- What is expected:
How many lines in the rows below contain the string "instances"? Reply with the number only.

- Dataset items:
....................

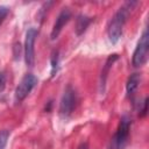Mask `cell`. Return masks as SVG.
Segmentation results:
<instances>
[{"label":"cell","mask_w":149,"mask_h":149,"mask_svg":"<svg viewBox=\"0 0 149 149\" xmlns=\"http://www.w3.org/2000/svg\"><path fill=\"white\" fill-rule=\"evenodd\" d=\"M136 5L135 1H128V2H125L123 6H121L118 12L114 14V16L111 19L109 23H108V27H107V34H108V38L109 41L115 44L121 35H122V31H123V27H125V23L127 21V17L130 13V9H133V7Z\"/></svg>","instance_id":"cell-1"},{"label":"cell","mask_w":149,"mask_h":149,"mask_svg":"<svg viewBox=\"0 0 149 149\" xmlns=\"http://www.w3.org/2000/svg\"><path fill=\"white\" fill-rule=\"evenodd\" d=\"M129 127H130V118L128 115H123L120 119L119 127L111 139L107 149H125L128 137H129Z\"/></svg>","instance_id":"cell-2"},{"label":"cell","mask_w":149,"mask_h":149,"mask_svg":"<svg viewBox=\"0 0 149 149\" xmlns=\"http://www.w3.org/2000/svg\"><path fill=\"white\" fill-rule=\"evenodd\" d=\"M148 54H149V34H148V29H144L133 54V59H132L133 65L135 68H141L142 65H144L146 62L148 61Z\"/></svg>","instance_id":"cell-3"},{"label":"cell","mask_w":149,"mask_h":149,"mask_svg":"<svg viewBox=\"0 0 149 149\" xmlns=\"http://www.w3.org/2000/svg\"><path fill=\"white\" fill-rule=\"evenodd\" d=\"M77 105V93L71 85H68L63 92L59 102V114L63 118H68L72 114Z\"/></svg>","instance_id":"cell-4"},{"label":"cell","mask_w":149,"mask_h":149,"mask_svg":"<svg viewBox=\"0 0 149 149\" xmlns=\"http://www.w3.org/2000/svg\"><path fill=\"white\" fill-rule=\"evenodd\" d=\"M38 30L34 27L29 28L26 33V40H24V61L26 64L31 68L35 62V41L37 37Z\"/></svg>","instance_id":"cell-5"},{"label":"cell","mask_w":149,"mask_h":149,"mask_svg":"<svg viewBox=\"0 0 149 149\" xmlns=\"http://www.w3.org/2000/svg\"><path fill=\"white\" fill-rule=\"evenodd\" d=\"M37 84V78L33 74V73H27L24 74V77L21 79V81L19 83V85L15 88V100L16 101H22L30 92L31 90L35 87V85Z\"/></svg>","instance_id":"cell-6"},{"label":"cell","mask_w":149,"mask_h":149,"mask_svg":"<svg viewBox=\"0 0 149 149\" xmlns=\"http://www.w3.org/2000/svg\"><path fill=\"white\" fill-rule=\"evenodd\" d=\"M71 19V12L69 8H63L62 12L58 14L55 23H54V27H52V30H51V34H50V37L51 40H56L58 37V35L61 34L63 27L69 22V20Z\"/></svg>","instance_id":"cell-7"},{"label":"cell","mask_w":149,"mask_h":149,"mask_svg":"<svg viewBox=\"0 0 149 149\" xmlns=\"http://www.w3.org/2000/svg\"><path fill=\"white\" fill-rule=\"evenodd\" d=\"M119 59V56L116 54L114 55H111L108 56L105 65L102 66V70H101V74H100V83H99V88H100V93H104L105 92V85H106V80H107V76L109 73V69L112 68L113 63L115 61Z\"/></svg>","instance_id":"cell-8"},{"label":"cell","mask_w":149,"mask_h":149,"mask_svg":"<svg viewBox=\"0 0 149 149\" xmlns=\"http://www.w3.org/2000/svg\"><path fill=\"white\" fill-rule=\"evenodd\" d=\"M91 22H92V17L86 16L84 14L78 15L77 20H76V34L77 35H81L87 29V27L90 26Z\"/></svg>","instance_id":"cell-9"},{"label":"cell","mask_w":149,"mask_h":149,"mask_svg":"<svg viewBox=\"0 0 149 149\" xmlns=\"http://www.w3.org/2000/svg\"><path fill=\"white\" fill-rule=\"evenodd\" d=\"M140 81H141V76H140V73H132V74L128 77V80H127V84H126L127 93H128V94H133V93L136 91V88L139 87Z\"/></svg>","instance_id":"cell-10"},{"label":"cell","mask_w":149,"mask_h":149,"mask_svg":"<svg viewBox=\"0 0 149 149\" xmlns=\"http://www.w3.org/2000/svg\"><path fill=\"white\" fill-rule=\"evenodd\" d=\"M50 62H51V72H50V74H51V77H55V74L57 73V70H58V51L57 50L52 51Z\"/></svg>","instance_id":"cell-11"},{"label":"cell","mask_w":149,"mask_h":149,"mask_svg":"<svg viewBox=\"0 0 149 149\" xmlns=\"http://www.w3.org/2000/svg\"><path fill=\"white\" fill-rule=\"evenodd\" d=\"M9 135H10V132L8 129L0 130V149H5L6 148V144H7V141L9 139Z\"/></svg>","instance_id":"cell-12"},{"label":"cell","mask_w":149,"mask_h":149,"mask_svg":"<svg viewBox=\"0 0 149 149\" xmlns=\"http://www.w3.org/2000/svg\"><path fill=\"white\" fill-rule=\"evenodd\" d=\"M8 13H9V9L6 6H0V26L5 21V19L8 15Z\"/></svg>","instance_id":"cell-13"},{"label":"cell","mask_w":149,"mask_h":149,"mask_svg":"<svg viewBox=\"0 0 149 149\" xmlns=\"http://www.w3.org/2000/svg\"><path fill=\"white\" fill-rule=\"evenodd\" d=\"M6 85V73L5 71H0V92L3 91Z\"/></svg>","instance_id":"cell-14"},{"label":"cell","mask_w":149,"mask_h":149,"mask_svg":"<svg viewBox=\"0 0 149 149\" xmlns=\"http://www.w3.org/2000/svg\"><path fill=\"white\" fill-rule=\"evenodd\" d=\"M147 111H148V98H146L144 101H143V106L140 109V116H146L147 115Z\"/></svg>","instance_id":"cell-15"},{"label":"cell","mask_w":149,"mask_h":149,"mask_svg":"<svg viewBox=\"0 0 149 149\" xmlns=\"http://www.w3.org/2000/svg\"><path fill=\"white\" fill-rule=\"evenodd\" d=\"M77 149H88V144H87V142H81V143L78 146Z\"/></svg>","instance_id":"cell-16"}]
</instances>
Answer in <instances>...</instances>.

....................

- Answer for this exercise:
3